## Entries taken from a collection
....................

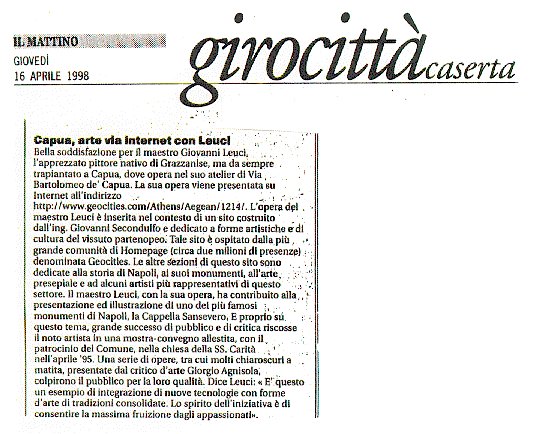 IL MATTINO
GIOVEDÌ
16 APRILE 1998

girocittà caserta

Capua, arte via internet con Leuci
Bella soddisfazione per il maestro Giovanni Leuci, l'apprezzato pittore nativo di Grazzanise, ma da sempre trapiantato a Capua, dove opera nel suo atelier di Via Bartolomeo de' Capua. La sua opera viene presentata su Internet all'indirizzo http://www.geocities.com/Athens/Aegean/1214/. L'opera del maestro Leuci è inserita nel contesto di un sito costruito dall'ing. Giovanni Secondulfo e dedicato a forme artistiche e di cultura del vissuto partenopeo. Tale sito è ospitato dalla più grande comunità di Homepage (circa due milioni di presenze) denominata Geocities. Le altre sezioni di questo sito sono dedicate alla storia di Napoli, ai suoi monumenti, all'arte presepiale e ad alcuni artisti più rappresentativi di questo settore. Il maestro Leuci, con la sua opera, ha contribuito alla presentazione ed illustrazione di uno dei più famosi monumenti di Napoli, la Cappella Sansevero. E proprio su questo tema, grande successo di pubblico e di critica riscosse il noto artista in una mostra-convegno allestita, con il patrocinio del Comune, nella chiesa della SS. Carità nell'aprile '95. Una serie di opere, tra cui molti chiaroscuri a matita, presentate dal critico d'arte Giorgio Agnisola, colpirono il pubblico per la loro qualità. Dice Leuci: « E' questo un esempio di integrazione di nuove tecnologie con forme d'arte di tradizioni consolidate. Lo spirito dell'iniziativa è di consentire la massima fruizione dagli appassionati».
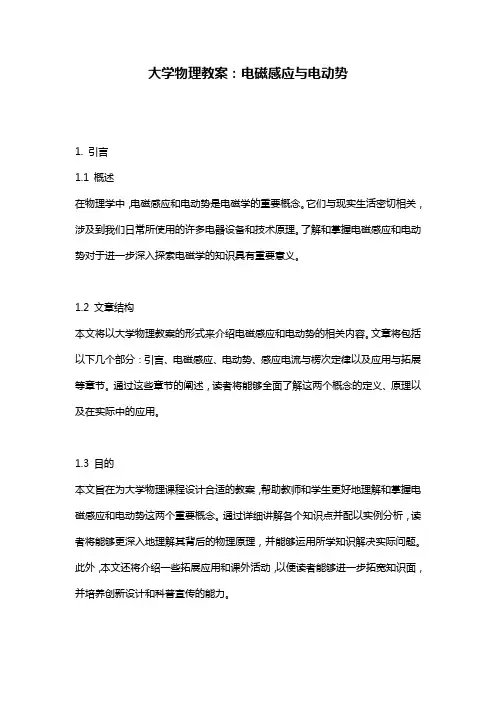 大学物理教案：电磁感应与电动势

1. 引言

1.1 概述

在物理学中，电磁感应和电动势是电磁学的重要概念。它们与现实生活密切相关，涉及到我们日常所使用的许多电器设备和技术原理。了解和掌握电磁感应和电动势对于进一步深入探索电磁学的知识具有重要意义。

1.2 文章结构

本文将以大学物理教案的形式来介绍电磁感应和电动势的相关内容。文章将包括以下几个部分：引言、电磁感应、电动势、感应电流与楞次定律以及应用与拓展等章节。通过这些章节的阐述，读者将能够全面了解这两个概念的定义、原理以及在实际中的应用。

1.3 目的

本文旨在为大学物理课程设计合适的教案，帮助教师和学生更好地理解和掌握电磁感应和电动势这两个重要概念。通过详细讲解各个知识点并配以实例分析，读者将能够更深入地理解其背后的物理原理，并能够运用所学知识解决实际问题。此外，本文还将介绍一些拓展应用和课外活动，以便读者能够进一步拓宽知识面，并培养创新设计和科普宣传的能力。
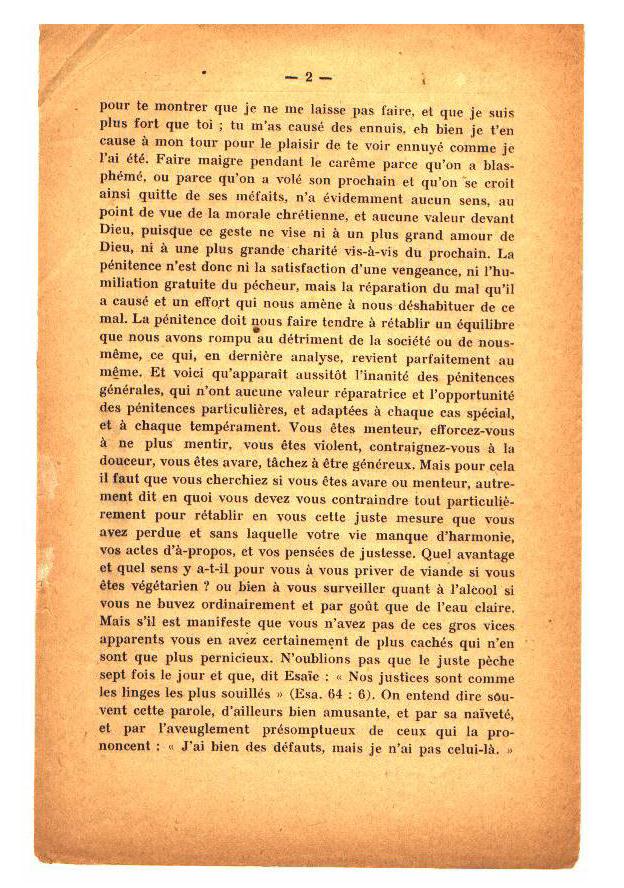 — 2 —

pour te montrer que je ne me laisse pas faire, et que je suis plus fort que toi ; tu m'as causé des ennuis, eh bien je t'en cause à mon tour pour le plaisir de te voir ennuyé comme je l'ai été. Faire maigre pendant le carême parce qu'on a blasphémé, ou parce qu'on a volé son prochain et qu'on se croit ainsi quitte de ses méfaits, n'a évidemment aucun sens, au point de vue de la morale chrétienne, et aucune valeur devant Dieu, puisque ce geste ne vise ni à un plus grand amour de Dieu, ni à une plus grande charité vis-à-vis du prochain. La pénitence n'est donc ni la satisfaction d'une vengeance, ni l'humiliation gratuite du pécheur, mais la réparation du mal qu'il a causé et un effort qui nous amène à nous déshabituer de ce mal. La pénitence doit nous faire tendre à rétablir un équilibre que nous avons rompu au détriment de la société ou de nous-même, ce qui, en dernière analyse, revient parfaitement au même. Et voici qu'apparaît aussitôt l'inanité des pénitences générales, qui n'ont aucune valeur réparatrice et l'opportunité des pénitences particulières, et adaptées à chaque cas spécial, et à chaque tempérament. Vous êtes menteur, efforcez-vous à ne plus mentir, vous êtes violent, contraignez-vous à la douceur, vous êtes avare, tâchez à être généreux. Mais pour cela il faut que vous cherchiez si vous êtes avare ou menteur, autrement dit en quoi vous devez vous contraindre tout particulièrement pour rétablir en vous cette juste mesure que vous avez perdue et sans laquelle votre vie manque d'harmonie, vos actes d'à-propos, et vos pensées de justesse. Quel avantage et quel sens y a-t-il pour vous à vous priver de viande si vous êtes végétarien ? ou bien à vous surveiller quant à l'alcool si vous ne buvez ordinairement et par goût que de l'eau claire. Mais s'il est manifeste que vous n'avez pas de ces gros vices apparents vous en avez certainement de plus cachés qui n'en sont que plus pernicieux. N'oublions pas que le juste pèche sept fois le jour et que, dit Esaïe : « Nos justices sont comme les linges les plus souillés » (Esa. 64 : 6). On entend dire souvent cette parole, d'ailleurs bien amusante, et par sa naïveté, et par l'aveuglement présomptueux de ceux qui la prononcent : « J'ai bien des défauts, mais je n'ai pas celui-là. »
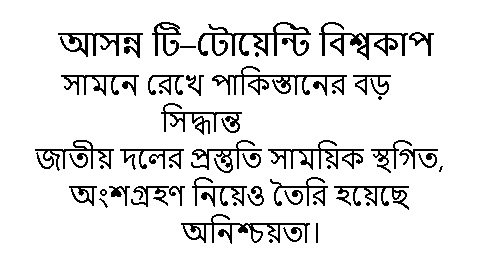 আসন্ন টি–টোয়েন্টি বিশ্বকাপ
সামনে রেখে পাকিস্তানের বড় সিদ্ধান্ত

জাতীয় দলের প্রস্তুতি সাময়িক স্থগিত, অংশগ্রহণ নিয়েও তৈরি হয়েছে অনিশ্চয়তা।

....................

Pictures stay out. Repeat only the lines from the beginning of the data through the line that has "Capua, arte via internet con Leuci".

 IL MATTINO
GIOVEDÌ
16 APRILE 1998

girocittà caserta

Capua, arte via internet con Leuci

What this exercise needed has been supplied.